- DATA FOR THE TASK -
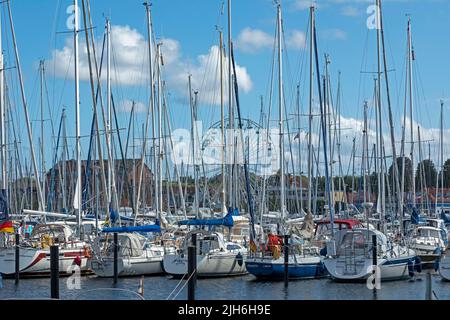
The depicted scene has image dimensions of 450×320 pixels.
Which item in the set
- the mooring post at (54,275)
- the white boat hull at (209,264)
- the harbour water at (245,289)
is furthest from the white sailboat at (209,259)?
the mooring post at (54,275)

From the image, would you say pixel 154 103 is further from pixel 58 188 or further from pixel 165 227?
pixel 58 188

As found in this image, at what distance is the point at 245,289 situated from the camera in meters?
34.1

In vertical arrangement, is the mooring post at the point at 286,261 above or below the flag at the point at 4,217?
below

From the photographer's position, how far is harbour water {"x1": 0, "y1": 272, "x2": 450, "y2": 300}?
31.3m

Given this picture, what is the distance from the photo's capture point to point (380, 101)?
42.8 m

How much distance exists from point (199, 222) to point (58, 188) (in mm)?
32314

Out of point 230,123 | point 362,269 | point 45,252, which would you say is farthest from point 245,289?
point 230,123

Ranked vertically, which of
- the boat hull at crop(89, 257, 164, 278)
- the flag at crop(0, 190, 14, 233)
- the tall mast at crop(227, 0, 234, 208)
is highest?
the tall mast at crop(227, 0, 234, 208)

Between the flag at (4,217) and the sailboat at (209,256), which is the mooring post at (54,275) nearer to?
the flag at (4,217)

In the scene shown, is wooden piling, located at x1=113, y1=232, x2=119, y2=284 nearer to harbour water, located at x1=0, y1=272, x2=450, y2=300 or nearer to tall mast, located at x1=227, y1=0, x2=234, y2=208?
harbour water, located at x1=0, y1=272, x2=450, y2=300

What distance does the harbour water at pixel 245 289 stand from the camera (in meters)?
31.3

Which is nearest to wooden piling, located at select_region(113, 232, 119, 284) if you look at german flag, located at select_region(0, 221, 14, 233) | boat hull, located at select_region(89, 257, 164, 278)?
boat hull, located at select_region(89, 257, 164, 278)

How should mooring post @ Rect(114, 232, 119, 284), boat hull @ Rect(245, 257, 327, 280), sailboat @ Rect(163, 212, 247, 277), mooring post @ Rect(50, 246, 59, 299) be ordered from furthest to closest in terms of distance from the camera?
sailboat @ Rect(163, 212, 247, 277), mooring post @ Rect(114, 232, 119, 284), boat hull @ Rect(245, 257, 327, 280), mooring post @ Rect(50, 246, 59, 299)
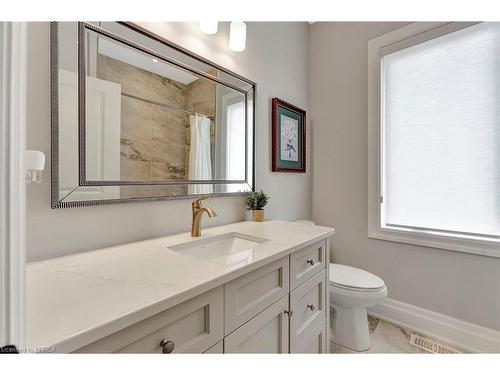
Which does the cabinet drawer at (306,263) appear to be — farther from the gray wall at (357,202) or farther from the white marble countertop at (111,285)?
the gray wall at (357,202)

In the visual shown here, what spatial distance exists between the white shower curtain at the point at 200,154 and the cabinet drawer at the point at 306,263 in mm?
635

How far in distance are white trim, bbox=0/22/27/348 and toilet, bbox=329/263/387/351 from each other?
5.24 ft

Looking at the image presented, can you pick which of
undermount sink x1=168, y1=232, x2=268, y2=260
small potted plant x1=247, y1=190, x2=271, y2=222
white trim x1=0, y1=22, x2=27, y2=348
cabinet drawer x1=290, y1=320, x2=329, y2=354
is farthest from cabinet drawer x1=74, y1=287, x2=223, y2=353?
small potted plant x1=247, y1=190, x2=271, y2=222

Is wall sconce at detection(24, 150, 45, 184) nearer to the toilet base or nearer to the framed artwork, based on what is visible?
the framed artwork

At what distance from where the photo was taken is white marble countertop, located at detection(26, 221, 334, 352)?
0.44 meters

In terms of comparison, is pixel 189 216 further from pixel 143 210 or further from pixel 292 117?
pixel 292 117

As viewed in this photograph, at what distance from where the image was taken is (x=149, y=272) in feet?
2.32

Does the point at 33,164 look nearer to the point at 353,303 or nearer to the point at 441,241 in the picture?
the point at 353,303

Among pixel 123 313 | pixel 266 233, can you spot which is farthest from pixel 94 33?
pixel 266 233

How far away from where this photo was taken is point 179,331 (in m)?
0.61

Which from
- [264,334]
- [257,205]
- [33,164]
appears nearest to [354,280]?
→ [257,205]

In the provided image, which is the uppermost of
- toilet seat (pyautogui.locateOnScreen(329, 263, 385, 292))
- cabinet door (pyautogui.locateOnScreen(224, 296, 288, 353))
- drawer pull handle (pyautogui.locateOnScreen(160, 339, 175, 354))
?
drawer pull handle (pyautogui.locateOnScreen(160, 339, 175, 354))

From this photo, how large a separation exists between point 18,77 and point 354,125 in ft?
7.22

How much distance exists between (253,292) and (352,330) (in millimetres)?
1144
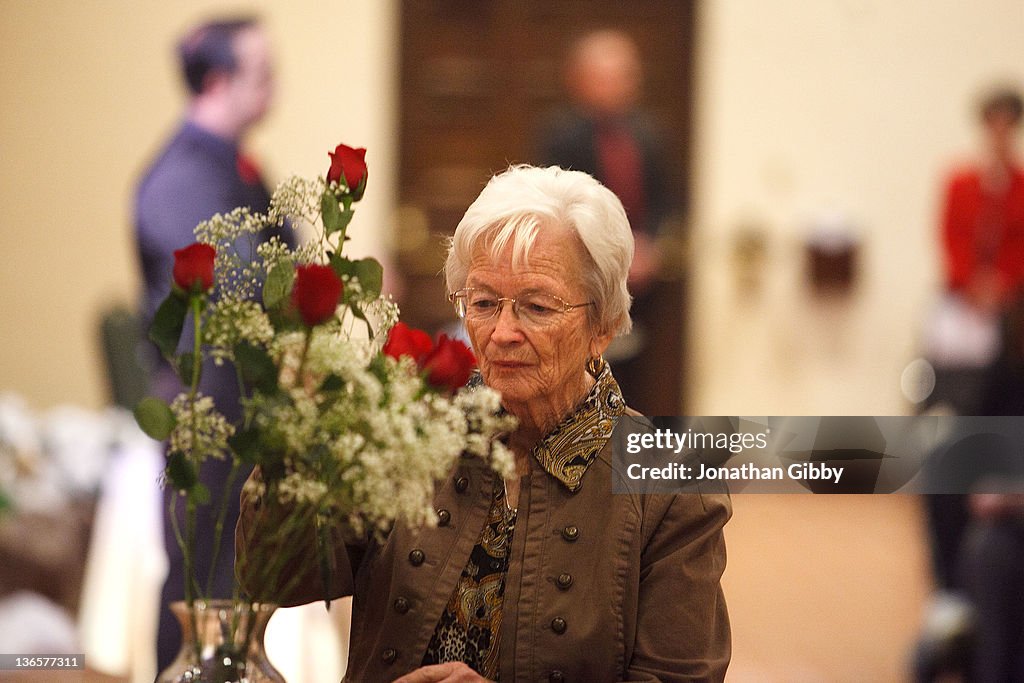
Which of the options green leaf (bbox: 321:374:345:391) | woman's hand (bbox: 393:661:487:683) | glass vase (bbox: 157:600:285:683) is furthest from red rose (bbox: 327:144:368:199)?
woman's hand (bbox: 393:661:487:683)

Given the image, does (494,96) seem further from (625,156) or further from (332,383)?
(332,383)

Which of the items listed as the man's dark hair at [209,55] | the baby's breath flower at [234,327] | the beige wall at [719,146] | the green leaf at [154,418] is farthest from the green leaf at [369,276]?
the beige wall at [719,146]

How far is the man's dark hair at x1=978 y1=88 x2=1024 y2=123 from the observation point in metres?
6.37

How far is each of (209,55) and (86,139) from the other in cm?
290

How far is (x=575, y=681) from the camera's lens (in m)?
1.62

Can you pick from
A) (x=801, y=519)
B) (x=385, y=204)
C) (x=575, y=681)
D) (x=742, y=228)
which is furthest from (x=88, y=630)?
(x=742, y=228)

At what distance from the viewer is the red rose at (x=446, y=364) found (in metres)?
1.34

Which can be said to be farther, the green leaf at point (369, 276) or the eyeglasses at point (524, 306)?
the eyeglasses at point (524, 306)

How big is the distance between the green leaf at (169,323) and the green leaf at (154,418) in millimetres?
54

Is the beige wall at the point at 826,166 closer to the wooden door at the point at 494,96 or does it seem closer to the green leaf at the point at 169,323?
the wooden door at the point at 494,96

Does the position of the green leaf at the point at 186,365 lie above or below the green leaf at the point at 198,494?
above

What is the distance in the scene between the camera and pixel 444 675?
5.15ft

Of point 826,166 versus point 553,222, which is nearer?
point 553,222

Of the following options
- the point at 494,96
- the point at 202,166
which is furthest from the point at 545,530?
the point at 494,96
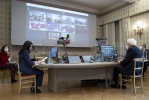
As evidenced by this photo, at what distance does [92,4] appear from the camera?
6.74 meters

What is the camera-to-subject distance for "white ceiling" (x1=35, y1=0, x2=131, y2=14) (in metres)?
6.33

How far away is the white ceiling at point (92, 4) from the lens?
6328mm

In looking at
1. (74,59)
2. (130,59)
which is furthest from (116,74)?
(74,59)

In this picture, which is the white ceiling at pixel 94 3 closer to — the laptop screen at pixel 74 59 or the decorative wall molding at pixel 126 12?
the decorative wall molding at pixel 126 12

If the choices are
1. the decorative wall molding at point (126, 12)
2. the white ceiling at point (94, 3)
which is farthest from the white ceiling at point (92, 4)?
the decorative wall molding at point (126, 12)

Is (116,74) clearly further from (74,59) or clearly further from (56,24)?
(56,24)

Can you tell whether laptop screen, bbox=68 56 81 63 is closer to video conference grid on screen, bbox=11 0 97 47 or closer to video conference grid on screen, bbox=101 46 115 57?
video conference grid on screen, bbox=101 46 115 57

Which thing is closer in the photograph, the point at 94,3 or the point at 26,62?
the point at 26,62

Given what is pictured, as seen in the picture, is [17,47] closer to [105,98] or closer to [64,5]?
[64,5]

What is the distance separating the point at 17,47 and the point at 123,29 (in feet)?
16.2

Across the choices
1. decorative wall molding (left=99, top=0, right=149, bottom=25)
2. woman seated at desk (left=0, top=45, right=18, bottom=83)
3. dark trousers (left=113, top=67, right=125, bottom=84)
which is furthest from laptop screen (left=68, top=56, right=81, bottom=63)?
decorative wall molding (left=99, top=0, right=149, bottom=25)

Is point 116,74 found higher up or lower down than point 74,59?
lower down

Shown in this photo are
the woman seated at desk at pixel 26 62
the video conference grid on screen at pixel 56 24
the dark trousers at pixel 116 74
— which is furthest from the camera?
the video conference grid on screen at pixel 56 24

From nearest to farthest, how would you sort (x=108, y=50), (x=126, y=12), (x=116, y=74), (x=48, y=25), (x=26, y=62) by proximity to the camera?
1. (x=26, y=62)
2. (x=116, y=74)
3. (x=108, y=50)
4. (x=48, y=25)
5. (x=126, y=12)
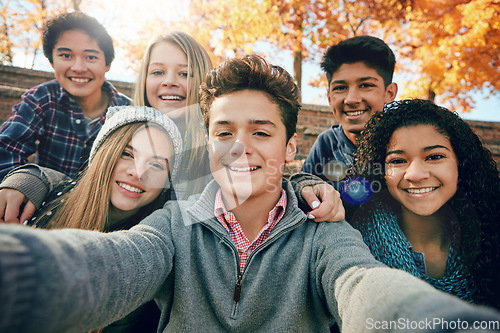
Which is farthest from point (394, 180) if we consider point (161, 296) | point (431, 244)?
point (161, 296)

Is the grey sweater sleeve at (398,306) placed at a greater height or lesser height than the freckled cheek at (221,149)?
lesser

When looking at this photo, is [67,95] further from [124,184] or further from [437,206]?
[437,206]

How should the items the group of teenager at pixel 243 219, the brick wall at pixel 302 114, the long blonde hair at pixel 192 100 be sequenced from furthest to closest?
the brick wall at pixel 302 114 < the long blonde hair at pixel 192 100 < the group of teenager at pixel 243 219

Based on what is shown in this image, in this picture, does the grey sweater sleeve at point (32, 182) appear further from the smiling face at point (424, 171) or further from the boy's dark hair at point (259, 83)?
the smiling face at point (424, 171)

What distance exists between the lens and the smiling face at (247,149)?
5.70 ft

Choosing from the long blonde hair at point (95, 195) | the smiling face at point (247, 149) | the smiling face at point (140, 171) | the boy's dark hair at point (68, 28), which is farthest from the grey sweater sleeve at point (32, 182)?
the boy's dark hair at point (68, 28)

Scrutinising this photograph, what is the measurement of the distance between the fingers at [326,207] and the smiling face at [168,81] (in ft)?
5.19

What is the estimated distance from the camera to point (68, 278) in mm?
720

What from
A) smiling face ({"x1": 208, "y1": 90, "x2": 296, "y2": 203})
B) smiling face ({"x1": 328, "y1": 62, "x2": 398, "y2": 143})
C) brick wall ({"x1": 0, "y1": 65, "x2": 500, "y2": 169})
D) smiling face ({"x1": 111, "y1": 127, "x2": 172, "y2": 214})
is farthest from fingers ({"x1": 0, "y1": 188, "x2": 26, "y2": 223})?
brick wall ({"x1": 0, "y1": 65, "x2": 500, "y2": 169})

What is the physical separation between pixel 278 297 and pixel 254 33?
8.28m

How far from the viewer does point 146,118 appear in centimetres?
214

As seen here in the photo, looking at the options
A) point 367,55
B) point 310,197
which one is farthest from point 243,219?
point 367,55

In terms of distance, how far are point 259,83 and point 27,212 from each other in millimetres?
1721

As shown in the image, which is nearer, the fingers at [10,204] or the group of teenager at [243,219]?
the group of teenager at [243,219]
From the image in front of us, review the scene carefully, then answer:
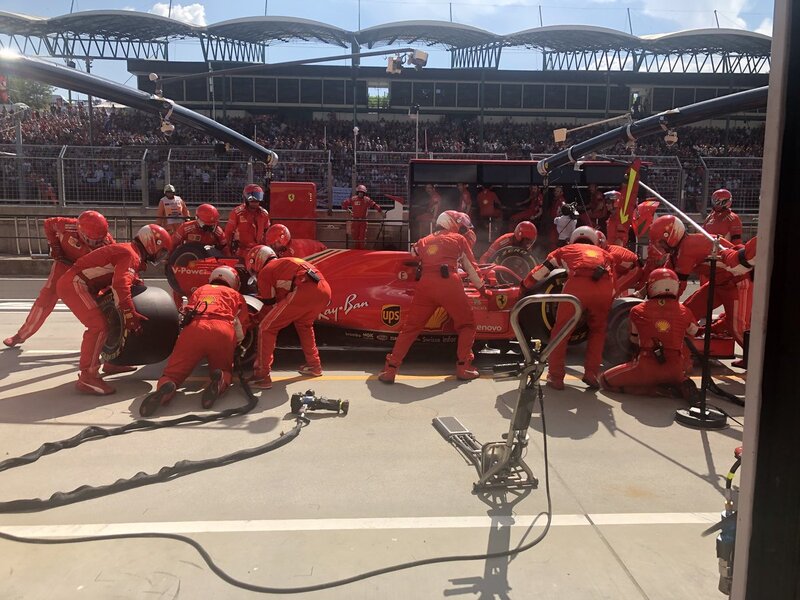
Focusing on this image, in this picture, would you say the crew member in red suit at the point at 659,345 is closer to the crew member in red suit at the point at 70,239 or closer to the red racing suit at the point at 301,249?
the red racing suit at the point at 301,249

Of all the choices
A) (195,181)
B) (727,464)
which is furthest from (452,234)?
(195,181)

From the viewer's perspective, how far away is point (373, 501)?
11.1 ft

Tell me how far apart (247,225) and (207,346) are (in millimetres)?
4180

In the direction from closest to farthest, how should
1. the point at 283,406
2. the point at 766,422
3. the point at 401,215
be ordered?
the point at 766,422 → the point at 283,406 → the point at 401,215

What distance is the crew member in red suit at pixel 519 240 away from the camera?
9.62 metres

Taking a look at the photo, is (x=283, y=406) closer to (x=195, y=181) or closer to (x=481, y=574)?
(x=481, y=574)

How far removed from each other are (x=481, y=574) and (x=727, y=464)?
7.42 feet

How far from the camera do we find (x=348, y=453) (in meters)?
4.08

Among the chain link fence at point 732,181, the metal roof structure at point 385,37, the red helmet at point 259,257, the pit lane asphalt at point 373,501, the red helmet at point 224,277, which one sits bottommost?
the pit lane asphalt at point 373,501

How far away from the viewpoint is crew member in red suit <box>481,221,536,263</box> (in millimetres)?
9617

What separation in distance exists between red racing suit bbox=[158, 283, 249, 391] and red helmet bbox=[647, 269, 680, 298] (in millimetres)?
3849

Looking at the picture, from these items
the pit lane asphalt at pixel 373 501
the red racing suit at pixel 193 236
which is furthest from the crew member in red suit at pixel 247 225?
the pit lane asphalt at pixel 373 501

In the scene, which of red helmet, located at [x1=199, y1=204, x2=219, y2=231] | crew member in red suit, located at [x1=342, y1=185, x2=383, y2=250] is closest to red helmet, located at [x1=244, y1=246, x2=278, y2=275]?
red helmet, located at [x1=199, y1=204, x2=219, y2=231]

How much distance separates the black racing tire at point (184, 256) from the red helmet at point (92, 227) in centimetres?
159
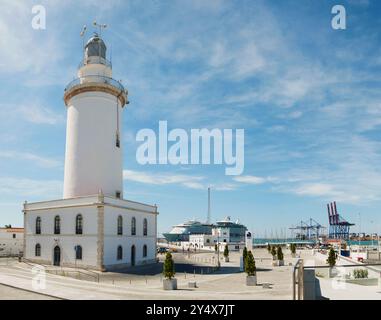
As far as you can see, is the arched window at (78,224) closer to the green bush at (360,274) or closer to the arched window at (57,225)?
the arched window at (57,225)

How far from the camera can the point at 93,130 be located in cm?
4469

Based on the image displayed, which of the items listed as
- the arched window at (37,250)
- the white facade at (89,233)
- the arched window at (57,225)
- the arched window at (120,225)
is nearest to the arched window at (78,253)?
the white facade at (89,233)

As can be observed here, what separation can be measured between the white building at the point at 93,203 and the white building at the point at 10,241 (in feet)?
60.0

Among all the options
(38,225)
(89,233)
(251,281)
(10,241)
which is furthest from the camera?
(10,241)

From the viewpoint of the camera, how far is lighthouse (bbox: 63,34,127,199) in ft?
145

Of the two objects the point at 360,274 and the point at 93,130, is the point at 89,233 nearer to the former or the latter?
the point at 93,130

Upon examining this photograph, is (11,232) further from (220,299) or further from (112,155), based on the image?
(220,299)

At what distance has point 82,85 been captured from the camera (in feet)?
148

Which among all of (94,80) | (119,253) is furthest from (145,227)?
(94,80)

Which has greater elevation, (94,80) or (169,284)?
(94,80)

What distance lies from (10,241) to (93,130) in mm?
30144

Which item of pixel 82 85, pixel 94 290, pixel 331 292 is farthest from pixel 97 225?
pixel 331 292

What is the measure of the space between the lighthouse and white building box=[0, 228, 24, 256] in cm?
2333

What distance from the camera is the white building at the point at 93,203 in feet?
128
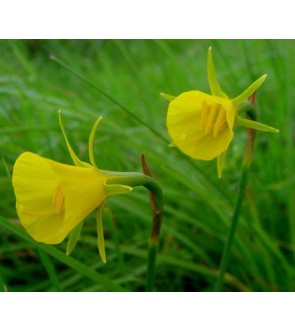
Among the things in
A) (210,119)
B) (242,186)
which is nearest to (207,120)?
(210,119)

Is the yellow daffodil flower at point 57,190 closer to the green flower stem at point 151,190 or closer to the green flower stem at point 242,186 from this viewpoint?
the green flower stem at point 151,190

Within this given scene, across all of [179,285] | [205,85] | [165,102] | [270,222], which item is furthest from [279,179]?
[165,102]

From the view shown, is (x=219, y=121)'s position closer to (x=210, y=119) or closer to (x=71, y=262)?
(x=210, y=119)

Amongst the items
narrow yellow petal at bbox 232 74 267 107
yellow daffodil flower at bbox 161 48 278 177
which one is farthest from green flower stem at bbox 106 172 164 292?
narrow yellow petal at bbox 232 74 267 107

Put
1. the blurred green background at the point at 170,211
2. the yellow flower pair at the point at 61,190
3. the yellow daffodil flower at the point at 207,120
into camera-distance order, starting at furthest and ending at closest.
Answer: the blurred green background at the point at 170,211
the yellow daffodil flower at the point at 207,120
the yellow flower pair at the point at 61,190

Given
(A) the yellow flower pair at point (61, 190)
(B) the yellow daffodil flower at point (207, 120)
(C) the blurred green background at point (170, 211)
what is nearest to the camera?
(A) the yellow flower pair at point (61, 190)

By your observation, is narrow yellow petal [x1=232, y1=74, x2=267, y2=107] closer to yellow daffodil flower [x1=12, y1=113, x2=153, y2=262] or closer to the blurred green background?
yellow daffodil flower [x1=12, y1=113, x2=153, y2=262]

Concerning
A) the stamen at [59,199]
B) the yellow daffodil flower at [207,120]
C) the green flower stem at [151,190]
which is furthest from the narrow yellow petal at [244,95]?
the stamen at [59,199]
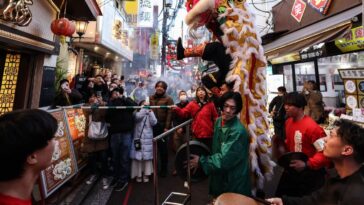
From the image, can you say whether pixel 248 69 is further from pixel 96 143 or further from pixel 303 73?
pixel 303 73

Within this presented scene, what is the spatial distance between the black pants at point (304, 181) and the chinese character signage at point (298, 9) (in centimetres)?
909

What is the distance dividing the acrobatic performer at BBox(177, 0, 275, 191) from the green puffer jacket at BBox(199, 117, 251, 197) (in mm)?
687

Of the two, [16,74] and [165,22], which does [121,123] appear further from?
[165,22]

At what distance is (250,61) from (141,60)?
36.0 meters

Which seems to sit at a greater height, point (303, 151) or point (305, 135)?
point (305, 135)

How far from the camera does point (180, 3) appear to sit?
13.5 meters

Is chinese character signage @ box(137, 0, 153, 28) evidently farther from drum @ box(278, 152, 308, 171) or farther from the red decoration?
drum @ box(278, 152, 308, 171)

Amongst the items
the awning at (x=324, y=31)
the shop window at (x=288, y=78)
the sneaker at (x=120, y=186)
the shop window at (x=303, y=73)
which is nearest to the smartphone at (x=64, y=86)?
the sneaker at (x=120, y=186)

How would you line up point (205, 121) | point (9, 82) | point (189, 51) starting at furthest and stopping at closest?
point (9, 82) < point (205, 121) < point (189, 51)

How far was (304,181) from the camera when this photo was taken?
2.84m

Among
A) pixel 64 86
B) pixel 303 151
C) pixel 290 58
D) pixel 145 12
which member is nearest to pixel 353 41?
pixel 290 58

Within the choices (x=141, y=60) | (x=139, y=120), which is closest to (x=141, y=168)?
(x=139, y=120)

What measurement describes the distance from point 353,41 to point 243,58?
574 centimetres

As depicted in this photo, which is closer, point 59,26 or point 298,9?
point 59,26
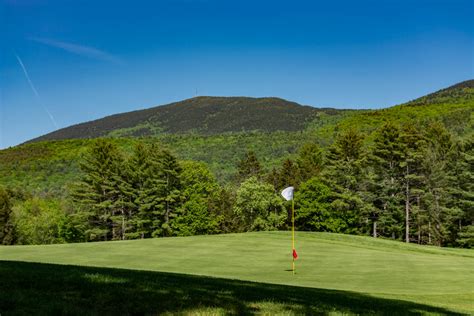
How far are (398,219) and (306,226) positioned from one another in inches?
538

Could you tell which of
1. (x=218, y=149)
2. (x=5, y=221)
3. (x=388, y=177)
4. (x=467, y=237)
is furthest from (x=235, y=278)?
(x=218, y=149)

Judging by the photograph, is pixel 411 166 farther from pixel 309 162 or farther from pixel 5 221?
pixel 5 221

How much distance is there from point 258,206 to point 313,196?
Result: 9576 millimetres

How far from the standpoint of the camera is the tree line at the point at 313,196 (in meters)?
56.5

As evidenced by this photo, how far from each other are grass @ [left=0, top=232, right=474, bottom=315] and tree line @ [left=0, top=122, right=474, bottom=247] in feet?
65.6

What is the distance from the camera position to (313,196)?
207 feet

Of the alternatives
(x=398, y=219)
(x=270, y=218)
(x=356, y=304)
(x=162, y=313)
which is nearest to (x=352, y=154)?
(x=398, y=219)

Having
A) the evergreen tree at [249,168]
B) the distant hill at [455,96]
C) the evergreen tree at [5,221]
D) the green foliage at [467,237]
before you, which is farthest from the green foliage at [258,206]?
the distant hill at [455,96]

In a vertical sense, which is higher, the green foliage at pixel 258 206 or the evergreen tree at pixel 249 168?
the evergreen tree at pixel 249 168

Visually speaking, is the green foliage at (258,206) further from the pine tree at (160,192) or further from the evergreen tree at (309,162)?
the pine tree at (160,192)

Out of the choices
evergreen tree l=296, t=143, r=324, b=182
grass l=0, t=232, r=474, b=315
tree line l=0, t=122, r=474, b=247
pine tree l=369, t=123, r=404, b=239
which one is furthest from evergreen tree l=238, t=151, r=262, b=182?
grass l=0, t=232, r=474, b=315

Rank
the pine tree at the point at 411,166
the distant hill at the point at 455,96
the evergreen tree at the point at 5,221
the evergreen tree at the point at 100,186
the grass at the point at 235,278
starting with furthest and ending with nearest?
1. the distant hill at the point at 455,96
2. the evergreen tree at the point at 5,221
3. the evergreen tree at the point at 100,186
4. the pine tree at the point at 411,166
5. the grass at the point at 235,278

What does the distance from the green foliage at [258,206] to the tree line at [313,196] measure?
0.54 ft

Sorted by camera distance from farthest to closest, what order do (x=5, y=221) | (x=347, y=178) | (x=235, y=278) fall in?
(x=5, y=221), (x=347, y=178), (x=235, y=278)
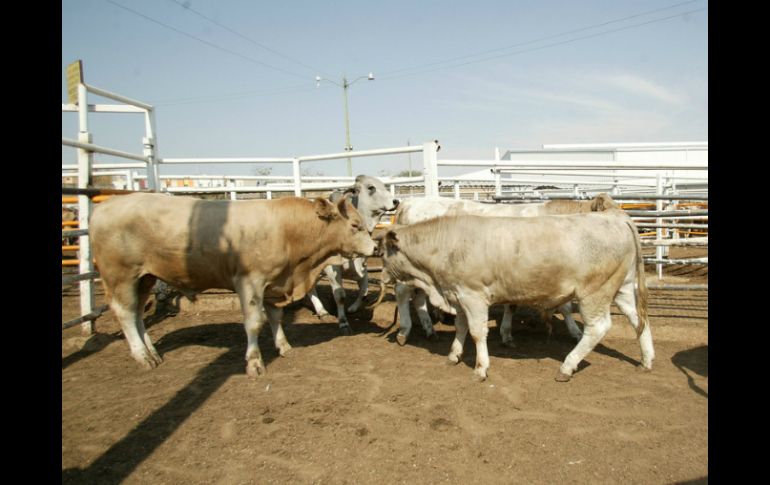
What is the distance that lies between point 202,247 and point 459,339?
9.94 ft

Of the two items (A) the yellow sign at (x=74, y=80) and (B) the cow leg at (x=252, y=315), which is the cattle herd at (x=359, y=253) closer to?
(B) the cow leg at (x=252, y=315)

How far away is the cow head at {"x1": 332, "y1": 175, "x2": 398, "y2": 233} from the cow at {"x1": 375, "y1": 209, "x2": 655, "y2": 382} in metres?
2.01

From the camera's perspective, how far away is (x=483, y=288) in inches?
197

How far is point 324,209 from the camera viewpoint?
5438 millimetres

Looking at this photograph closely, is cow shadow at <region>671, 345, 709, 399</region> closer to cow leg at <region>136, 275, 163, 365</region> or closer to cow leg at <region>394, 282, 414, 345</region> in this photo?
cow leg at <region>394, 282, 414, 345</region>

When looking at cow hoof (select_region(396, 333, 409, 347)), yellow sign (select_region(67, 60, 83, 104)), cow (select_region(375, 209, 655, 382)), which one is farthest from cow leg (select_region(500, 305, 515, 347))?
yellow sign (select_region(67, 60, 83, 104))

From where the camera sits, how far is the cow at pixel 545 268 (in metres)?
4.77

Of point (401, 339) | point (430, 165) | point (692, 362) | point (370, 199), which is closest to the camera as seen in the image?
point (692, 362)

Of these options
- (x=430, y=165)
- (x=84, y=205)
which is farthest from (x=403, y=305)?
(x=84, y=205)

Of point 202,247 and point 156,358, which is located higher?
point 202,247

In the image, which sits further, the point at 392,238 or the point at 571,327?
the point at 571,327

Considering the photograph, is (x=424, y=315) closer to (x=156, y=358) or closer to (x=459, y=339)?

- TASK TO COMPLETE -
Every line from the one holding "When looking at cow" through the final line of the listing must be echoed exactly; leave out all other lines.

- TASK SOLUTION -
When looking at cow hoof (select_region(396, 333, 409, 347)), yellow sign (select_region(67, 60, 83, 104)), cow (select_region(375, 209, 655, 382)), which one is farthest from cow leg (select_region(500, 305, 515, 347))?
yellow sign (select_region(67, 60, 83, 104))

From where the camera sits, how far is the cow at pixel 545 268 (in metres)?
4.77

Of point (401, 339) | point (430, 165) | point (692, 362) | point (370, 199), which is closest to the camera as seen in the image?
point (692, 362)

Of these options
- (x=430, y=165)
- (x=84, y=205)
which is farthest from (x=403, y=305)?
(x=84, y=205)

Of point 202,247 and point 156,358, which is located higher?
point 202,247

In the image, which sits further, the point at 392,238 or the point at 571,327?
the point at 571,327

Considering the photograph, is (x=424, y=315) closer to (x=156, y=358) or closer to (x=459, y=339)?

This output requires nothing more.